# Reporting: Wrangle_report
* Create a **300-600 word written report** called "wrangle_report.pdf" or "wrangle_report.html" that briefly describes your wrangling efforts. This is to be framed as an internal document.

## Introduction

This project's purpose was to wrangle WeRateDogs Twitter data in order to make engaging and trustworthy analysis and visualisations. The challenge was in the fact that the Twitter archive was great, but it only contained very basic tweet information. Additional gathering, assessing, and cleaning was required to achieve the desired outcomes.

## Data Gathering

**Three pieces of data were gathered for this project:**

- **Twitter archive data** (twitter_archive_enhanced.csv) was downloaded directly.
- **tweet image predictions** (image_predictions.tsv) were downloaded programmatically using the Requests library from a provided URL.
- **Additional data**, such as retweet count and favorite count, were gathered using the Tweepy library to query the Twitter API (tweet_json.txt). However, since the Twitter API access was not granted, the tweet-json.txt file was downloaded directly and parsed to extract the relevant data.

## Data Assessing

The data was assessed both visually and programmatically to identify quality and tidiness issues. In total, eight quality issues and two tidiness issues were identified.

### Quality Issues

**Twitter Archive Table**
- Timestamp column was in string format instead of datetime.
- The dataset contained 181 retweets and 78 replies, which were not needed for the analysis.
- Missing values in the expanded_urls column.
- Extreme numbers in rating denominators, with 23 denominators not being 10.
- Extreme numbers in rating numerators.
- Some dogs' names were invalid (e.g., None, a, such, etc.).
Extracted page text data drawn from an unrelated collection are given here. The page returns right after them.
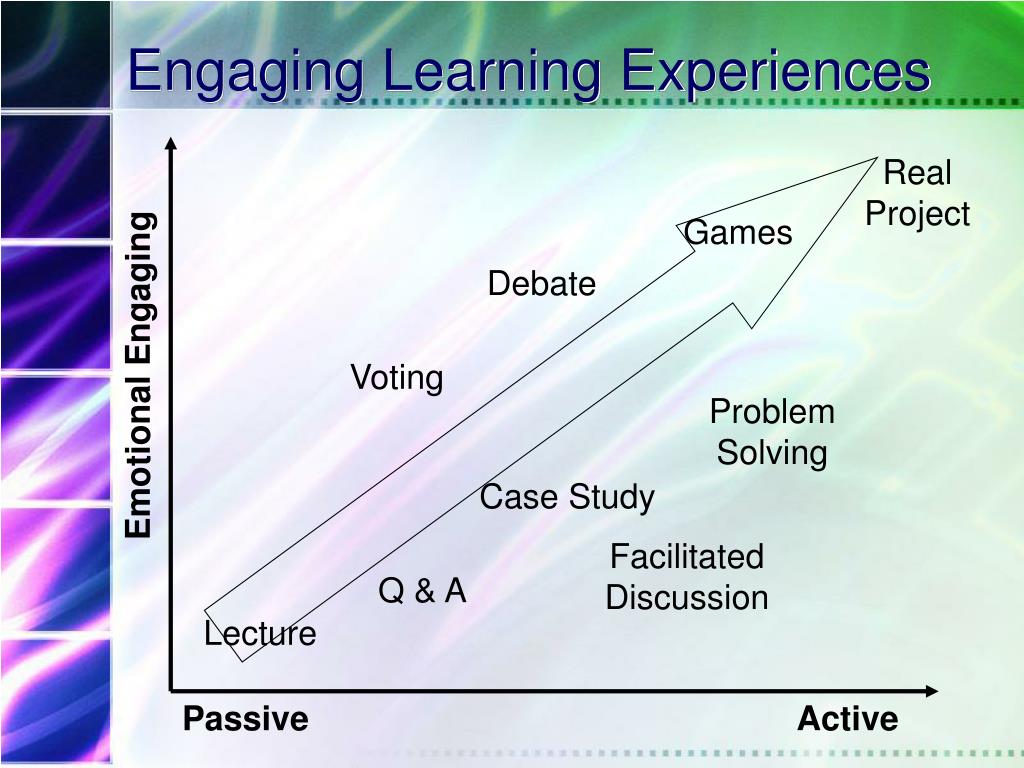 Engaging Learning Experiences

Emotional Engaging

Real Project

Games

Debate

Voting

Problem Solving

Case Study

Facilitated Discussion

Q & A

Lecture

Passive

Active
**Image Predictions Table**
- Some photos were not identified as dogs (e.g., orange, bagel, banana), with p#_dog = False.
- Inconsistent capitalization in names of dog breeds.

### Tidiness Issues
- Dog stage data in the tweet archive table was divided into columns doggo, floofer, pupper, and puppo.
- Some columns related to analysis in the image predictions and tweet JSON tables needed to be merged into the main archive table.

## Data Cleaning

Before cleaning the data, copies of the original datasets were created. Each identified issue was then addressed one by one, following the Define-Code-Test cycle.

- Retweets and replies were removed from the dataset, and the corresponding columns were dropped.
- The timestamp column's data type was converted to datetime.
- Rows with missing values in the expanded_urls column were dropped.
- Invalid dog names were replaced with 'None'.
- A new column 'dog_stage' was created to consolidate the four separate dog stage columns.
- Rating numerators and denominators were extracted from the text, and extreme values were adjusted accordingly.
- The highest confidence prediction for dog breeds was used to create a 'breed' column, and photos not identified as dogs were filtered out.
- The capitalization in the names of dog breeds was normalized.
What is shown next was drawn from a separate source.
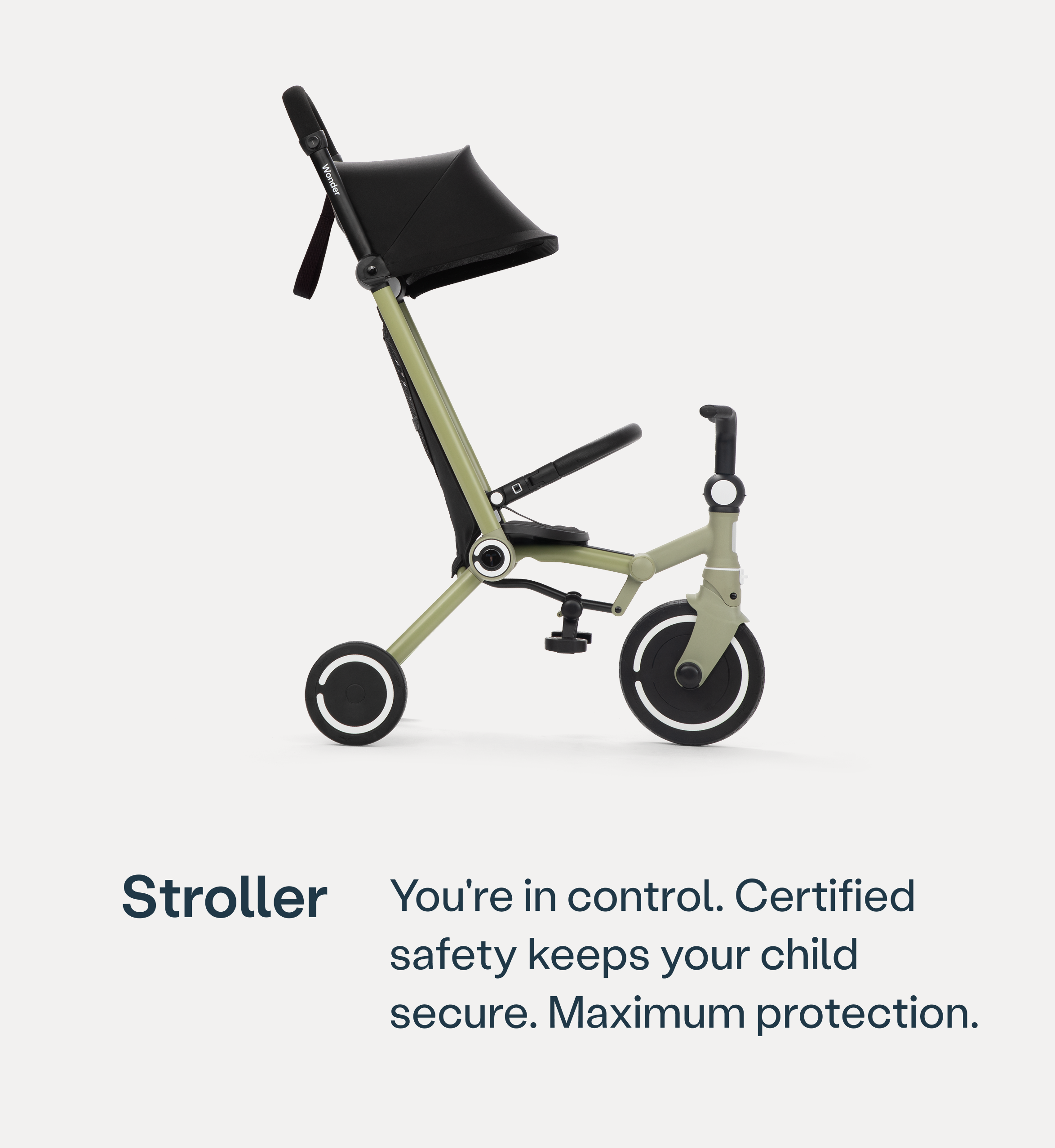 Wonder

Stroller

You're in control. Certified safety keeps your child secure. Maximum protection.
Finally, the cleaned datasets were merged into a single, tidy master dataset for further analysis and visualization.



## Conclusion

Data wrangling is an important step in the data analysis process. It involves gathering, assessing, and cleaning data to ensure that it is both high-quality and tidy. Multiple datasets were obtained from various sources and formats for this project, analyzed for quality and tidiness issues, and cleaned accordingly. The clean dataset that resulted allowed for the production of informative analysis and visualizations.